ON LANGUAGE AS DISTANCE, KHM1 Gallery, Malmö
March 2018
Text following the exhibition:
On Language as Distance – Martine Flor
MFA thesis, published in Malmö Art Academy’s Yearbook 2018
On Language as Distance I-III, 2018
Series of site-specific sculptures
Epoxy
Dimensions variable
PROCESS:
I chose a shape, in this case the shape of a standardized pool form named “Liberty”. Further, I made aluminum frames of the given form in the gallery space, and poured liquid epoxy directly on the floor into the frames. After 6-8 hours, when the epoxy was semi-dry, I took the sculptures out of their frames and formed them intuitively. After 15 hours the epoxy had hardened. The forms were separated from the sculptures and thrown away.
Index of Desire, 2018
Video installation shown together with On Language as Distance I-III
14:29min loop
The video shows all the links that appear when googling “Desire”.
“
Pouring, folding, ripping -
The material lives, breathes and vibrates, it flows and has an inherent time, a lifespan and a pulse. It emanates something, beyond whatever the shape or form it takes at the moment, the arbitrariness of its symbol; it is a vast sign in itself, a vast presence, and with its whole body it demands this presence, it demands to be heard, to be seen. In this series, they, the sculptures, or pourings or dischargings, are simultaneously same and differentiated, One and many (the generic, standardized form made for mass production, the material just simply poured, made for mass production), but what is left open, dis-charged, left to speak, are the indexes of the process itself, of the mixing, pouring, folding and ripping, and of the material itself, with its bubbles, traces and marks, stretch marks, birth marks – simultaneously graspable and viscous, uphold and fluid. Both hidden, and in the open, it emanates itself, and I am forced to step aside, in doing it, in melting with it. There it lies, and is both familiar and unfamiliar, understandable and ineffable, attractive and repulsive, pulsating and withdrawn – the unsymbolizable Mother.

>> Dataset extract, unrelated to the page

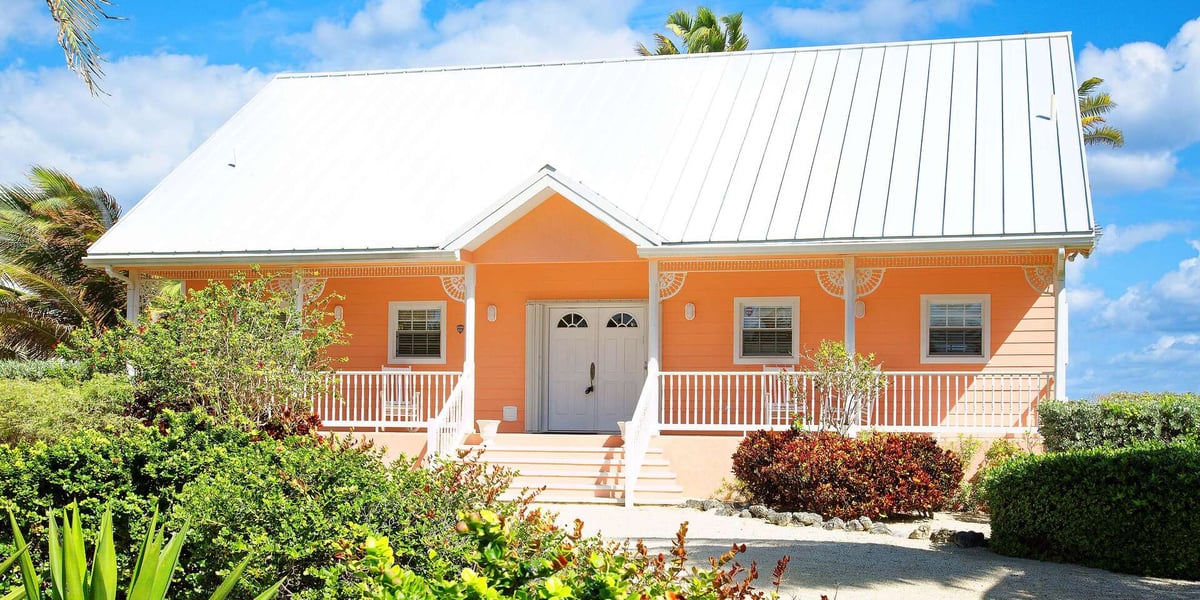 Cayman Dream villa rental - 5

The material spoke to me, the shape spoke to me, I can’t fully describe why I chose this particular material and form, or this particular material and process, they just spoke to me, they were a part of the yell, and this is how they meet, this is how they collide; they are the yell and the answer to it – the vibrating world of materials and words speak, they speak and answer to an inner yell of deep language, deep underlying language, placental residuals, Her tongue. This is how they collide, this is how we melt together, become One, become many, become visible.
Shortly after this process took place, I described it like this:
(...) In the act of making, I get ready to jump from the edge. The obscure, though glimmering surface approaches frighteningly fast and I can barely glimpse a ‘me’, first as a tiny reflection, then suddenly as something far too close, before it eventually becomes inseparably all-embracing, before one thus is unable to discern it from oneself, the surface, the reflection and each other; one then dives downwards and it and oneself end up deep, deep down beneath something. A complete darkness, a complete all-embracing darkness reigns, and one keeps sinking. One sinks so far down that this something is diluted into a vague idea, a lost memory, or maybe a lost fragment of a memory, one no longer remembers. It sticks to one’s entire being as a viscous and undryable moisture, and one no longer knows where this moisture begins or ends, it only seems ponderous, penetrating, pulsating, and it won’t respect any boundaries, any inside or outside any longer.
And there in the fall, in the fall together with the all-embracing pulsating moisture, where one is falling, flowing and streaming together; there is where practice is found, there is where one finally can open the grasp – but only for a fraction of a second, and don’t you think it, articulate it, say it, or try to comprehend it – it escapes and is always already lost. What remains is its bare residuals, its witnesses, and anew I am again I, and it is it, and everything seems familiar once again, and I am suddenly standing there dry, looking at my feet that are planted firmly, that are apparently planted firmly, on the edge expecting something – awaiting repetition.